People within the organisation you go into need to agree on the process. Having their agreement allows us to get the project off the ground a lot quicker and we can start to show the value of the tool a lot quicker. This in turn keeps the stakeholders engaged and excited about what’s the next process they can automate.
We’ve had situations in the past where clients have insisted on picking the wrong processes and we’ve struggled to get the automation program off the ground. That’s why it’s so important that within any new organisation the first few automations are successful. This way you generate a good success rate and good feeling for the stakeholders to see a return on their investment and to carry on their automation journey.
How do you Make Sure You’re Picking the Right Process From a Return of Investment Point of View?
The challenge for a lot of our clients is there’s maybe not a wealth of stable, small processes that generate such a high volume to see the huge return on investment stakeholders would hope to see. What we commonly do is pick a more complex process but cut down around 20% off the actions within that process that are resource-hungry or not as cost-effective. This still results in a significant savings in terms of an investment. It also demonstrates we can, on a complex process, take away some of the pain order, they can see the value of continuing the journey with us and building out a larger programme that tackles some of the bigger more complex challenges they might be facing. This might be invoice processing or automations that require multiple layers of technologies applied over time. It’s also good for an organisational point of view, by going on this journey in stages they have time to get their head around how this new technology will fit into their organisation and how they can work with it.
We do try and discourage going for a too complex process from the start, however this isn’t always the case. Sometimes you are forced into the route of picking a more complex piece of work. In this case, we discuss where can we add the most value to this process. Sometimes you have to start the automation from the endpoint of a product and work your way back. You don’t need to automate the full process at the first call. Trying to automate the process fully from the start can cause a lot of similar issues as choosing one that’s too complex. You can lose the buy-in from stakeholders and it can take too long to get off the ground.
One of the great things about RPA specifically is that you can deliver value quickly. This is why it’s important to automate the “happy path” to start with, which covers around 70% of cases and then we can start to tackle more complex exceptions.
Can you Share some Experience of Working with Automation Where Automation Wasn’t the Answer or More Work Needed to be Done Beforehand?
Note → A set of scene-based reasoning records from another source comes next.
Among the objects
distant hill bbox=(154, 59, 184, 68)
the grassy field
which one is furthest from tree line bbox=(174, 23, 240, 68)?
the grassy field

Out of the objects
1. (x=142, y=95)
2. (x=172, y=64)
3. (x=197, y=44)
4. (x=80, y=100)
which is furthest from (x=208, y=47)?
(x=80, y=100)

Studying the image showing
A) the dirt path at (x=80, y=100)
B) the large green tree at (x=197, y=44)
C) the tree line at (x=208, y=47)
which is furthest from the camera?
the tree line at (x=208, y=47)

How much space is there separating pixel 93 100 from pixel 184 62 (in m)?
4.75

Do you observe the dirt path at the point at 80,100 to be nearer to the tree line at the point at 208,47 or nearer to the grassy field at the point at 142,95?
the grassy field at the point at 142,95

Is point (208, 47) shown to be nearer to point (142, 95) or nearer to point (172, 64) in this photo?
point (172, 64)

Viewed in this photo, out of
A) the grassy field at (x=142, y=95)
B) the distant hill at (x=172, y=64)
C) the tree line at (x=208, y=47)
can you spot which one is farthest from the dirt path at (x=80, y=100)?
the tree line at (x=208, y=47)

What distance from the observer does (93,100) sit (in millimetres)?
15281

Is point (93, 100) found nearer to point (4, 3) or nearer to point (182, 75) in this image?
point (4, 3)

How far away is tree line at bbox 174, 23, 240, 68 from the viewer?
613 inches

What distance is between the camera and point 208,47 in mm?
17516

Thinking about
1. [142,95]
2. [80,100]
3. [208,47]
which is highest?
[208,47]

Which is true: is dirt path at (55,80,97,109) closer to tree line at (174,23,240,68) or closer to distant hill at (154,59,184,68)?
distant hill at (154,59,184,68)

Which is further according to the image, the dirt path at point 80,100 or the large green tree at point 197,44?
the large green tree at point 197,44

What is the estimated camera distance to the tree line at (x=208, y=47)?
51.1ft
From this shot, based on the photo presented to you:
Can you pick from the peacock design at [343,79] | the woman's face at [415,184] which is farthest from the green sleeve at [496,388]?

There’s a bit of a trend where people see automation in action and then suddenly want to automate everything. At ABP however we often have discussions about what needs to be done within a process, is it reengineering and optimising or automating a process. In reality, it should be both. Automating a process that’s inefficient isn’t suddenly going to make it efficient. You really need to do a review three = four-week review of a process before it ends up on a developer’s lap. That will save you so much time and development costs because you start to analyse and remove variations from the process and make it more suitable for automation. This will ultimately increase your return on investment as you don’t need to spend so much time on development.
Automation is a tool and with any piece of work it’s important you use the right tool for the job. It’s no bad thing to have a process that is perhaps not quite ready for automation, even just optimising it can return investment for an organisation. This is something ABP can support organisations with looking at a process and deciding what is best for it moving forward, what will make it more right for automation.